### Stated task 1
According to the text on knowledge maps, what should knowledge maps communicate, like other forms of cartography?

### Text to read
4.3 Technologies and meta-knowledge continued

4.3.1 Mapping what we know

Knowledge maps are often one of the first knowledge management representations to emerge, in an effort to add value over the simple corporate intranet search which returns lists of ‘hits’ that are undifferentiated beyond a ranking in terms of keyword matches. Knowledge maps, like other forms of cartography, should communicate a ‘big picture’ by overlaying meaningful structure on to raw resources.

Box 4.3 Information cartography

A company called Dynamic Diagrams (www.dynamicdiagrams.com [Tip: hold Ctrl and click a link to open it in a new tab. (Hide tip)] ) has many examples of techniques to manually map the structure of a website (or, by extension, knowledge resources in an organisation's intranet), as well as novel techniques for mapping documents or sites based on automatic analysis of their content.

Top down or bottom up?

### Stated task 2
Return the lines of the entries unchanged, starting at the line containing "What separation in" and ending at the final line of the entries.

(Records from a collection)
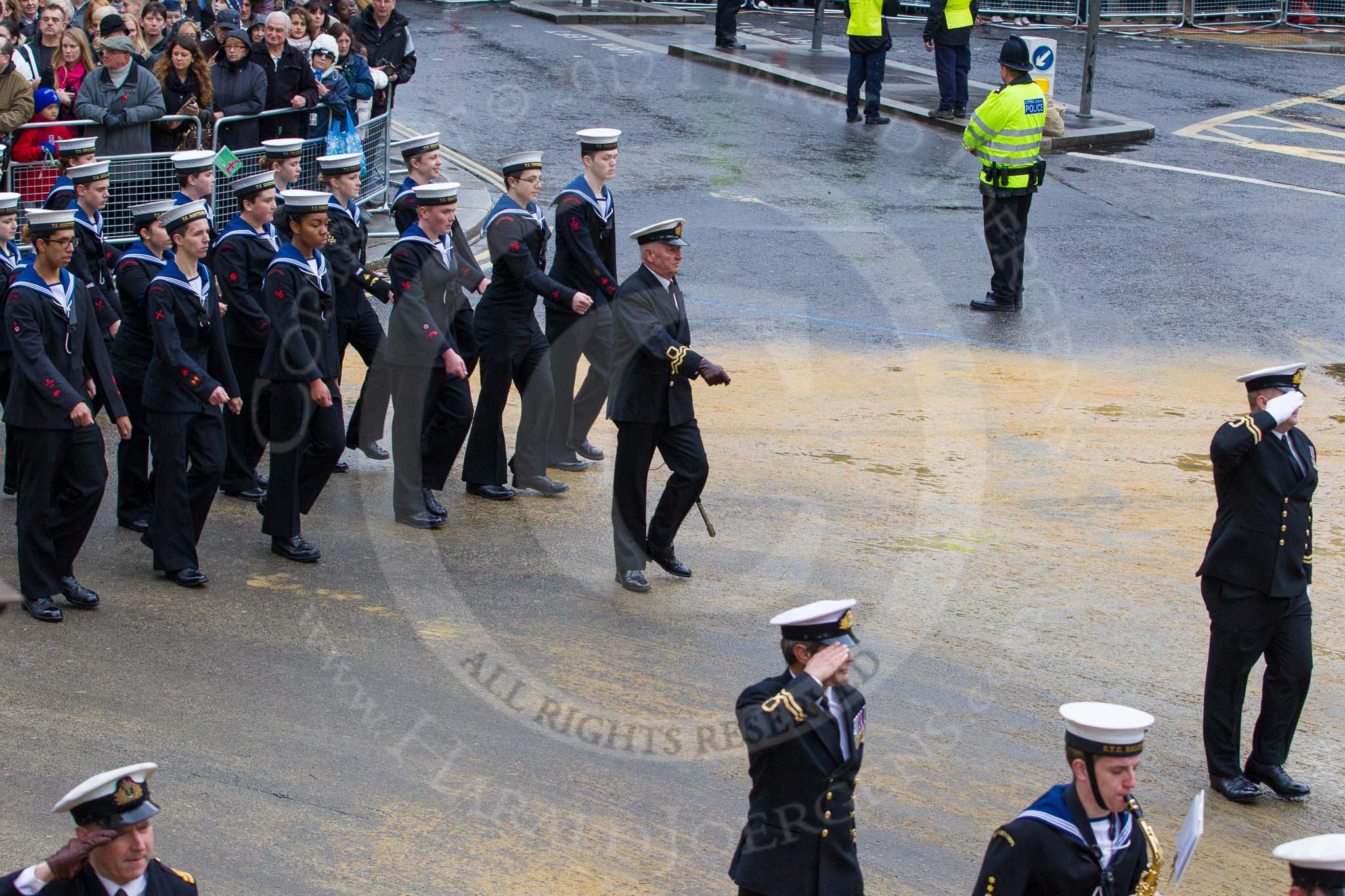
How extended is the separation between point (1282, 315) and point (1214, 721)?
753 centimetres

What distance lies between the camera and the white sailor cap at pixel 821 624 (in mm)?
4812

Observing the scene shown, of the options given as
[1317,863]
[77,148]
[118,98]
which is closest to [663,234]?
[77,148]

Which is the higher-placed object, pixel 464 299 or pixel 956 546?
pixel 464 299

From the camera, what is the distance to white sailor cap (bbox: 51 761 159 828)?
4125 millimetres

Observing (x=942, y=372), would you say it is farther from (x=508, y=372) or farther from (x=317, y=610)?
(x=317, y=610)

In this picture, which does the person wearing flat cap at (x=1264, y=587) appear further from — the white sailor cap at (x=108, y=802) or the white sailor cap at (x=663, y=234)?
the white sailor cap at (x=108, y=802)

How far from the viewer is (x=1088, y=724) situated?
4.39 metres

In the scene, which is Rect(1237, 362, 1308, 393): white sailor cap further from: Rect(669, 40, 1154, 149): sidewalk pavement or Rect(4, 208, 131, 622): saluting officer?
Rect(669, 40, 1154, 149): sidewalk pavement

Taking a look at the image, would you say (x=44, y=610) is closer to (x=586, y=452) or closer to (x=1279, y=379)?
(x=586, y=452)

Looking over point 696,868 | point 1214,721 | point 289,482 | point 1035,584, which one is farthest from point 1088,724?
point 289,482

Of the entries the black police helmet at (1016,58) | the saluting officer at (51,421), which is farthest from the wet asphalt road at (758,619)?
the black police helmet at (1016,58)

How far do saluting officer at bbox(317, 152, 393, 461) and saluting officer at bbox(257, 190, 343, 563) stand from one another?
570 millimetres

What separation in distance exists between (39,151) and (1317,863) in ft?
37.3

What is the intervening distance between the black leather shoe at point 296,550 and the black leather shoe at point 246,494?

### Correct response 1
A 'big picture', by overlaying meaningful structure on to raw resources.

### Correct response 2
What separation in distance exists between (39,151) and (1317,863) in ft?
37.3

What is the intervening distance between the black leather shoe at point 296,550 and the black leather shoe at point 246,494?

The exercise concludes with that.